*Texte extrait*:
·····
Le VIH est comme une boîte de conserve. À l'intérieur se dissimule un point faible que le système immunitaire des gens infectés est capable de reconnaître et d'attaquer. Le hic : le virus, conscient de cette vulnérabilité, se ferme et la garde toujours cachée.

Mais voilà qu'une équipe internationale de chercheurs, dont certains rattachés au Centre de recherche du CHUM, a montré qu'on peut ouvrir cette boîte de conserve grâce à ce que les scientifiques appellent un « ouvre-boîte moléculaire ». Cela permet d'exposer les vulnérabilités du virus au grand jour.

« Quand on fait ça, les anticorps, qui étaient incapables de faire quoi que ce soit, peuvent maintenant agir. A priori, tout serait en place pour éliminer la cellule infectée. Mais il faut rester prudent, car nous sommes encore à l'étape des travaux fondamentaux en laboratoire », dit à La Presse Andrés Finzi, l'un des auteurs de l'étude, qui est chercheur au Centre de recherche du CHUM et professeur à l'Université de Montréal.
·····
*Documents fournis*:
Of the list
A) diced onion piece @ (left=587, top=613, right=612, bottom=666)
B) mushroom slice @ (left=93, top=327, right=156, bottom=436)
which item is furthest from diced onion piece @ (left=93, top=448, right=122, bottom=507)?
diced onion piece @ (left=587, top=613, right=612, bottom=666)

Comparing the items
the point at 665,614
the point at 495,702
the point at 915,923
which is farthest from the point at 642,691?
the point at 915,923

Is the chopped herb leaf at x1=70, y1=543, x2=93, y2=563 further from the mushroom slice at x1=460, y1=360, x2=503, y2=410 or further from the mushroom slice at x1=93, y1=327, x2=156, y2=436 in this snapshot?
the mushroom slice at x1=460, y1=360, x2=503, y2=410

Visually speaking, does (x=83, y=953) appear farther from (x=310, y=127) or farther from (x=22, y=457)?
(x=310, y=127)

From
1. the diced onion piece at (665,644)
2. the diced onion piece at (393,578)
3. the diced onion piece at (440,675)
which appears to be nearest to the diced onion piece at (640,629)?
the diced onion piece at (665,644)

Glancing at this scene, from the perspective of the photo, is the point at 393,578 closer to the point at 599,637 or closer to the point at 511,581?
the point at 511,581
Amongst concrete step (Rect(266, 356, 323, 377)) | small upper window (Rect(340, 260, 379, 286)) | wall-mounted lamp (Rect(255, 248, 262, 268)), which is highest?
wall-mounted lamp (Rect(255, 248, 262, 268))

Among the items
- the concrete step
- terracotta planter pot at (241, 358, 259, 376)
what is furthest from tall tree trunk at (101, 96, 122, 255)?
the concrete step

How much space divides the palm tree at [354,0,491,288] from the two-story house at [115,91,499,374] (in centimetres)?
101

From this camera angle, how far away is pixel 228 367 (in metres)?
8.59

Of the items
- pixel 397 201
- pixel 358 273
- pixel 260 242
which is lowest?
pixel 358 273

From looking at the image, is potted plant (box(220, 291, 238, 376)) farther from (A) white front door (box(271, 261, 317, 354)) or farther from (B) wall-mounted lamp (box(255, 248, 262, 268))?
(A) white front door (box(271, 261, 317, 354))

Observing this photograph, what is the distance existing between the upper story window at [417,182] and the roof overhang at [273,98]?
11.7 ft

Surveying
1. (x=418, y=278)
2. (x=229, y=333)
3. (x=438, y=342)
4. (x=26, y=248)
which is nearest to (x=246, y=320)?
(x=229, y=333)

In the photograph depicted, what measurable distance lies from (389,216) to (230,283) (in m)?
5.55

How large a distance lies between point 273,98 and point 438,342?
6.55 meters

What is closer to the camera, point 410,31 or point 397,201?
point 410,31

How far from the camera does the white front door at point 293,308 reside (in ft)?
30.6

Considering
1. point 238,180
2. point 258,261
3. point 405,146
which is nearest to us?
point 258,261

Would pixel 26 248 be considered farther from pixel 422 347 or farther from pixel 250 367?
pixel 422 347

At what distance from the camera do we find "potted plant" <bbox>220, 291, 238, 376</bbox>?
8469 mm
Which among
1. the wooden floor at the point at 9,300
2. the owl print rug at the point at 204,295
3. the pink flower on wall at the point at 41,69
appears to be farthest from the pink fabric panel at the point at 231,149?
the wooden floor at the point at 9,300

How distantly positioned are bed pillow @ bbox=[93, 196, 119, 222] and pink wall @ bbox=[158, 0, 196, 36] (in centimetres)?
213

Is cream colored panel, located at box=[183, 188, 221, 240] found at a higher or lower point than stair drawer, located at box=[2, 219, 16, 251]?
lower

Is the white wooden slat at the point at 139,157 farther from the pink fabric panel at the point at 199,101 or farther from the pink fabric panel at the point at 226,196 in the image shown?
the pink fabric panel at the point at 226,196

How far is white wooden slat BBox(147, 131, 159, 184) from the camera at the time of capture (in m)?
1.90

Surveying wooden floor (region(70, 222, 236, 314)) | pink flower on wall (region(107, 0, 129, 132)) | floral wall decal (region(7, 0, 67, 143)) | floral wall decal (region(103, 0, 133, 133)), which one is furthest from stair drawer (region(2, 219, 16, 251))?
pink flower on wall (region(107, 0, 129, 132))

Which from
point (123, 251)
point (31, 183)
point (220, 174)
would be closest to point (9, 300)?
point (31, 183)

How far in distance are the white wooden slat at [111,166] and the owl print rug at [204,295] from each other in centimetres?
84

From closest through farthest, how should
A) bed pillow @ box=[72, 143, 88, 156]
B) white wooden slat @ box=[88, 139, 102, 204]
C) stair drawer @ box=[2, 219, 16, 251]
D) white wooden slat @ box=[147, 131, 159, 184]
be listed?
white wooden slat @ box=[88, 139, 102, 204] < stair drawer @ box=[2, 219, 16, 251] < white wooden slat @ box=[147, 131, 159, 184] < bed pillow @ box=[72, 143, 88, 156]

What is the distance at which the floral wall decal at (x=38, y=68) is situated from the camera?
·····
*Série d'exercices*:
• a. Relevez tous les noms d'établissements et de médias cités dans le texte sur le VIH.
• b. Traduisez en anglais la phrase suivante du texte sur le VIH : « Cela permet d'exposer les vulnérabilités du virus au grand jour. »
• c. Rédigez, en un paragraphe, la suite du texte sur le VIH après sa dernière phrase.

*Réponses proposées*:
• a. Centre de recherche du CHUM ; La Presse ; Université de Montréal

• b. This makes it possible to bring the virus's vulnerabilities out into the open.

• c.
Le fameux ouvre-boîte moléculaire capable d'ouvrir le VIH avait déjà été décrit par l'équipe dans des travaux de 2015. Il s'agit de molécules spéciales synthétisées à l'Université de Pennsylvanie et qui ressemblent aux CD4, ces cellules du système immunitaire que le VIH prend pour cible. Les chercheurs ont cette fois montré que ces molécules forcent en fait le virus à changer la configuration de son enveloppe d'une façon qui n'avait jamais été observée auparavant et qui expose ses vulnérabilités.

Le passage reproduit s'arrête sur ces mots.